Document text:
A Not-So-Subtle Reminder

On January 15th, I gave a message entitled, “What Our Faith Really Looks Like”. It was from Acts 12:1-17, the story of Peter’s arrest and his subsequent “escape” from prison via an angel. When Peter got out, he went to the house of Mary, the mother of John Mark, where they were praying for him. This is how Luke describes that moment:

Peter knocked at the outer entrance, and a servant named Rhoda came to answer the door. When she recognized Peter’s voice, she was so overjoyed she ran back without opening it and exclaimed, ‘Peter is at the door!’ ‘You’re out of your mind,’ they told her. When she kept insisting that it was so, they said, ‘It must be his angel.’”

They couldn’t believe it! So much so, that instead of opening the door, they just assumed Peter had been killed and his angel was paying them a visit. I talked about having faith the size of a mustard seed and how we needed to have faith in God himself and not in what God can do. To trust him, so that we’re not disappointed when things don’t turn out the way we’d hoped, but rather that our faith in him would be strengthened no matter what the result. We should have faith in the miracle worker, not the miracle.

It was a good, solid thought, and, as far as sermons go, a fun one to give. Then Monday happened.

Our family, like every other family, goes through ups and downs, and on Monday the 16th (one day after the sermon) we got some news that put us in a place of realizing that an outcome of a stressful situation was entirely out of our hands. There was nothing we could do to alleviate the circumstance. We just had to (and are still having to) have faith in God that it was all going to work out for the good, however that looks.

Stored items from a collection
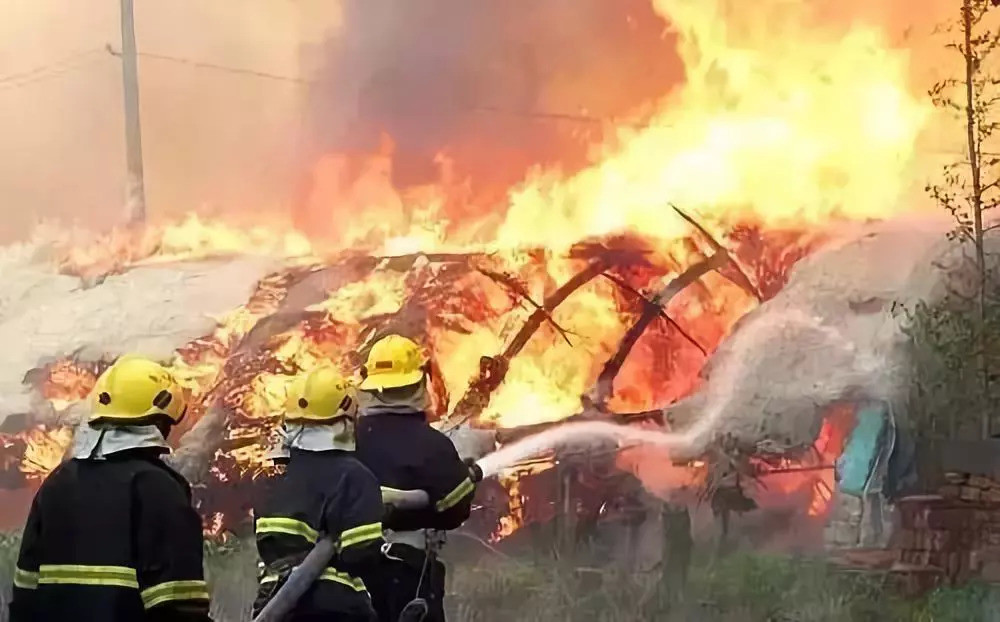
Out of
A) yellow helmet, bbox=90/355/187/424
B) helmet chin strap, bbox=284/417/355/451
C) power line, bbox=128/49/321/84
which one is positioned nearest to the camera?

Task list:
(1) Translate this sentence from the reflection on faith into Spanish: "We should have faith in the miracle worker, not the miracle."
(2) Reproduce the records line for line, leaving out the picture.

Exercise responses:
(1) Deberíamos tener fe en el que hace el milagro, no en el milagro.

(2)
Out of
A) yellow helmet, bbox=90/355/187/424
B) helmet chin strap, bbox=284/417/355/451
C) power line, bbox=128/49/321/84
which one is positioned nearest to the camera?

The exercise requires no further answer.